Compose with kagura-str (or kagura-str-aes) — the string is encrypted first, then the ciphertext is fragmented. The binary has neither a contiguous plaintext nor a contiguous ciphertext.


CFG Flattening (-kagura-fla)

Before — readable if/else chain:

int classify(int x) {
    if (x < 0)  return -1;
    if (x == 0) return 0;
    return 1;
}

After — switch-dispatched state machine; static CFG analysis fails:

int classify(int x) {
    uint32_t state = 0xA3F1C2B0u;   // initial state (obfuscated)
    int result;
    while (1) {
        switch (state) {
        case 0xA3F1C2B0u:
            state = (x < 0) ? 0x12DE4F91u : 0x7C830B22u;  break;
        case 0x12DE4F91u:
            result = -1; state = 0xFFFFFFFFu;              break;
        case 0x7C830B22u:
            state = (x == 0) ? 0x3A9E17C4u : 0x88D20F5Bu; break;
        case 0x3A9E17C4u:
            result = 0;  state = 0xFFFFFFFFu;              break;
        case 0x88D20F5Bu:
            result = 1;  state = 0xFFFFFFFFu;              break;
        case 0xFFFFFFFFu: return result;
        }
    }
}

CSE Break (-kagura-cse-break)

Before — clang -O2 shares a common subexpression across users:

%t = add i32 %a, %b
%x = mul i32 %t, 2
%y = sub i32 %t, 3

Decompilers easily re-fold this back to readable t = a + b; x = t*2; y = t - 3.

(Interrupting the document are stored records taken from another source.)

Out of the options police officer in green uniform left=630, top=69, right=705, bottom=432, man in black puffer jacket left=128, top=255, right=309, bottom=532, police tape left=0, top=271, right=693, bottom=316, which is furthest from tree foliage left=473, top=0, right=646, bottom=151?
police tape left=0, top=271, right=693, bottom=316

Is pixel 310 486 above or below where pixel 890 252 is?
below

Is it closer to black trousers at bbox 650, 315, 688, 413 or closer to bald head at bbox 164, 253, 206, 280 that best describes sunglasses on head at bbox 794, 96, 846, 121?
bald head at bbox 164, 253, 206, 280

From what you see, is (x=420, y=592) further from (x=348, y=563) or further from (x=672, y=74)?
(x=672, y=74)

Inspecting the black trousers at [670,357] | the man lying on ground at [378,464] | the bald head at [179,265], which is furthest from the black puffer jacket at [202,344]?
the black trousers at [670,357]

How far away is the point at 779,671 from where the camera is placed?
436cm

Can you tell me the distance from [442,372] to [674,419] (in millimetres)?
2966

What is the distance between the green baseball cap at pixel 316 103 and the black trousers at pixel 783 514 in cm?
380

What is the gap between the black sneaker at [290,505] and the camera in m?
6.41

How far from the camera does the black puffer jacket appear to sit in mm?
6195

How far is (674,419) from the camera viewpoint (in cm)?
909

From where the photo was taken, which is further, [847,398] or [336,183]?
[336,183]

After — each user gets its own private copy:

%t = add i32 %a, %b           ; original — first use keeps it
%x = mul i32 %t, 2
%cse.break = add i32 %a, %b   ; fresh clone for the second use
%y = sub i32 %cse.break, 3

Functionally identical, but Ghidra / IDA hex-rays / Binary Ninja MLIL all report this as two separate computations during decompilation, hurting readability of the recovered C.

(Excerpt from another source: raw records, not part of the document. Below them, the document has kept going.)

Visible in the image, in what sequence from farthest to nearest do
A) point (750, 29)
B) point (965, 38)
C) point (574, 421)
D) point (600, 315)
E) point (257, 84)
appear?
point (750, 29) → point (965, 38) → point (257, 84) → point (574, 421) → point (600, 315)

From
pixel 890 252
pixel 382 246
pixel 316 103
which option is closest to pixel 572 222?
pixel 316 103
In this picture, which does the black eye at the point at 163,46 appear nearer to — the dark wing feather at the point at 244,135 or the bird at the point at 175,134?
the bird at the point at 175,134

Arithmetic Substitution (-kagura-sub)

Before:

%sum = add i32 %a, %b

After — one of 7 MBA equivalents selected at random:

; a + b  ≡  (a | b) + (a & b)
%or  = or  i32 %a, %b
%and = and i32 %a, %b
%sum = add i32 %or, %and

Decompilers reconstruct the expression, not the original a + b, breaking pattern-matching deobfuscators.